* Directions
The records below must be output exactly, with no images carried over.

* Data extracts
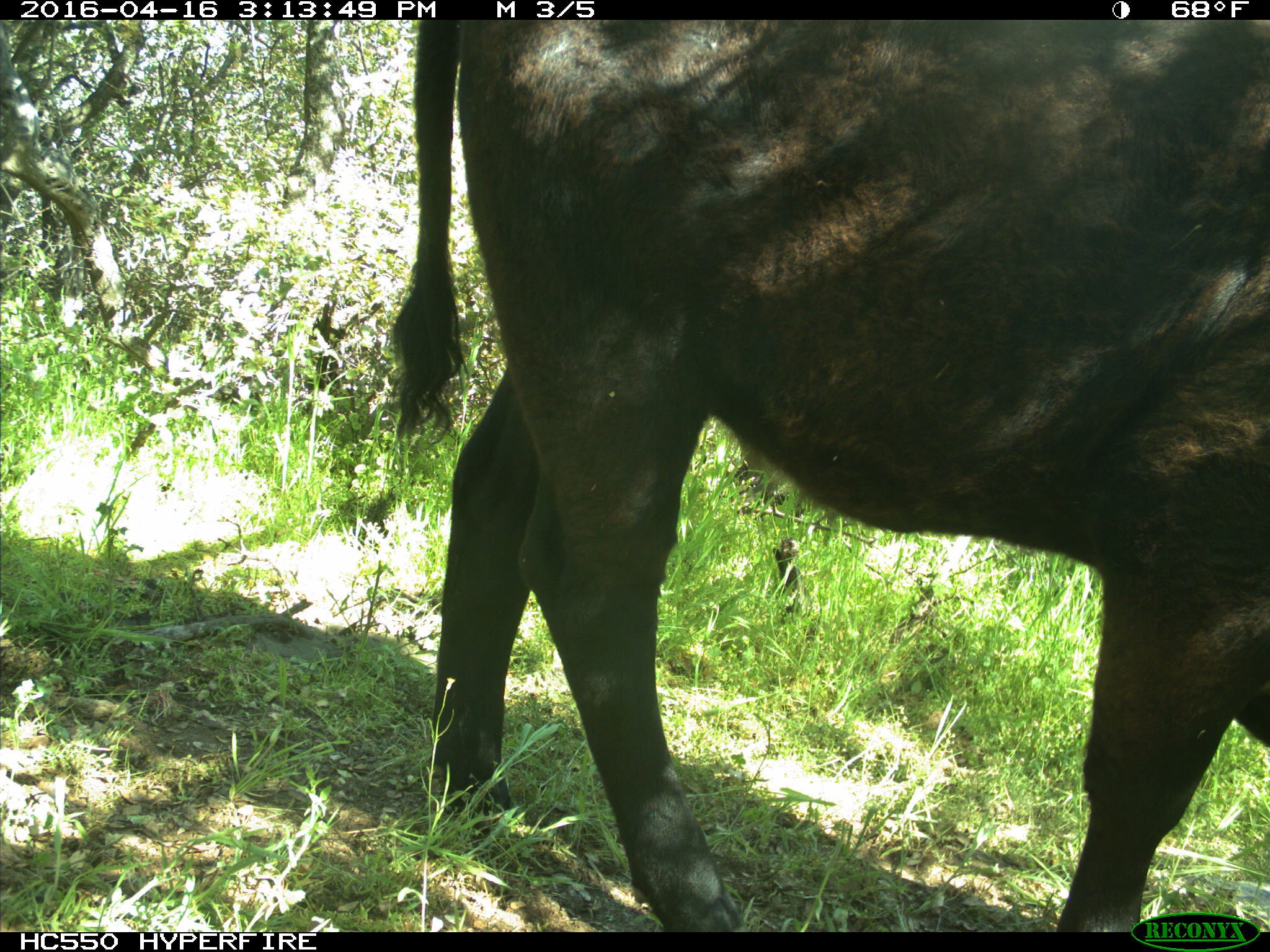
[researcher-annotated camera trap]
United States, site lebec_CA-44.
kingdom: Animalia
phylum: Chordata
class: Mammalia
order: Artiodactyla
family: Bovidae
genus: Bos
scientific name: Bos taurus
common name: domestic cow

* Exercise output
[researcher-annotated camera trap]
United States, site lebec_CA-44.
kingdom: Animalia
phylum: Chordata
class: Mammalia
order: Artiodactyla
family: Bovidae
genus: Bos
scientific name: Bos taurus
common name: domestic cow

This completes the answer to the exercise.